What is Uniswap?

Aug 26 2020 - TBCT News

What is Uniswap?

Uniswap is a protocol on Ethereum for swapping ERC20 tokens without the need for buyers and sellers to create demand. It does this via an equation that automatically sets and balances the value depending on how much demand there is.

In brief
- Uniswap is an Ethereum based exchange that allows anyone to swap ERC20 tokens.
- Traditionally token swaps require buyers and sellers to create liquidity, Uniswap creates markets automatically.
- Uniswap was designed to help solve decentralized exchanges' liquidity problems.

Decentralized exchanges solve many of the problems of their centralized counterparts including the risk of hacking, mismanagement, and arbitrary fees. However, decentralized exchanges have their own problems, mainly lack liquidity–which means a lack of amount of money sloshing around an exchange that makes trading faster and more efficient. That's where Uniswap comes in. It's trying to solve decentralized exchange's liquidity problem by allowing the exchange to swap tokens without relying on buyers and sellers creating that liquidity.


Who Invented Uniswap?

Uniswap was created by Hayden Adams who was inspired to create the protocol by a post made by Ethereum founder Vitalik Buterin.

What’s so special about it?

Uniswap’s main distinction from other decentralized exchanges is the use of a pricing mechanism called the “Constant Product Market Maker Model.” 

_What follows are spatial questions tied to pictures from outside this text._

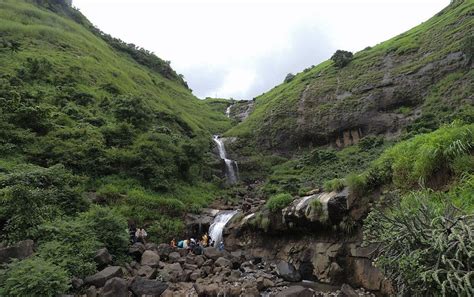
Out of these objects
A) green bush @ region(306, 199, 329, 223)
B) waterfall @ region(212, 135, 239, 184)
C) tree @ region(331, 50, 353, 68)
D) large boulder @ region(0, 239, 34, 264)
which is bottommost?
green bush @ region(306, 199, 329, 223)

Any token can be added to Uniswap by funding it with an equivalent value of ETH and the ERC20 token being traded. For example, if you wanted to make an exchange for an altcoin called Poop Token, you would launch a new Uniswap smart contract for Poop Token and create a liquidity pool with–for example–$10 worth of Poop Token and $10 worth of ETH. 

Where Uniswap differs is instead of connecting buyers and sellers to determine the price of Poop Token, Uniswap uses a constant equation:  x * y = k.

In the equation, x and y represent the quantity of ETH and ERC20 tokens available in a liquidity pool and k is a constant value. This equation uses the balance between the ETH and ERC20 tokens–and supply and demand–to determine the price of a particular token. Whenever someone buys Poop Token with ETH, the supply of Poop Token decreases while the supply of ETH increases–the price of Poop Token goes up.

As a result, the price of tokens on Uniswap can only change if trades occur. Essentially what Uniswap is doing it balancing out the value of tokens, and the swapping of them based on how much people want to buy and sell them.